5

I've got an external USB drive that is formatted with NTFS mounted on ~/tmp. I can read it just fine, but cannot write to it, even as root (temp is a folder on the USB drive):

[root@Plugbox temp]# touch test
touch: cannot touch `test': Permission denied
[root@Plugbox temp]#

However, if I do a cat /proc/mounts, it looks like I do have NTFS read/write support:

[root@Plugbox temp]# grep /dev/sdb1 /proc/mounts
/dev/sdb1 /root/tmp ntfs rw,relatime,uid=0,gid=100,umask=02,nls=utf8,errors=continue,mft_zone_multiplier=1 0 0
[root@Plugbox temp]#

Finally, if I go to the folder above temp, it looks like I should have plenty of permissions to write to the folder:

[root@Plugbox tmp]# ls -al
total 61500764
...
drwxrwxr-x 1 root users           0 Apr 19  2010 temp
...
[root@Plugbox tmp]#

What am I missing?

1
  • 1
    rw means the file system driver was told to allow writing; it doesn't mean there's support for it. Jul 4, 2011 at 21:41

3 Answers 3

5

Try out NTFS-3g.
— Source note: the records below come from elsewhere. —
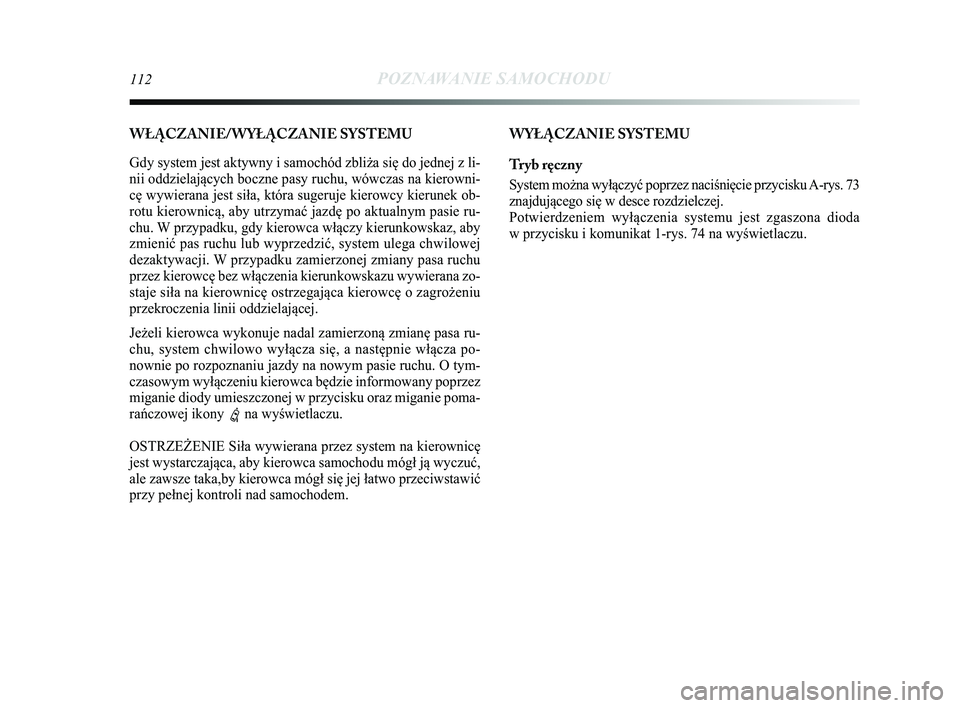 Lancia Delta 2014  Instrukcja obsługi (in Polish) 112POZNAWANIE SAMOCHODU
WYŁ\bCZANIE SYSTEMU
Tryb ręczny
System można wyłączyć poprzez naciśnięcie przycisku A-rys. 73
znajdującego się w desce rozdzielczej. 
Potwierdzeniem wyłączenia syst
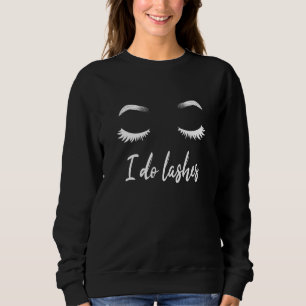 Ich mache Striche Makeup Lashes Sweatshirt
It has write support for NTFS. You may be using an NTFS module that doesn't support NTFS writes.

0

NTFS write support needs not only a mount option, but a write-capable driver. Which NTFS filesystem driver are you using, one that came with the kernel or a module downloaded elsewhere?

1
  • I've got an external USB drive that is formatted with NTFS. I had a folder of JPGs (20GB). Under Ubuntu it was removed in seconds, but in XP it took ages. Interesting.
    – Aki
    Jul 4, 2011 at 19:03
0

Like others have mentioned, you'll probably want to install NTFS-3g. After doing that, however, what might help is adding an entry to your /etc/fstab like the following one from mine:

# <file system> <mount point>   <type>      <options>             <dump>  <pass>
/dev/sdb2       /media/Windows   ntfs-3g rw,auto,user,fmask=0111,dmask=0000 0 0

Replace "/dev/sdb2" with whatever partition you are trying to mount and "/media/Windows" with your preferred mount point. This makes it so the partition will be automatically mounted on startup, and you will be able to both read and write files on the disk.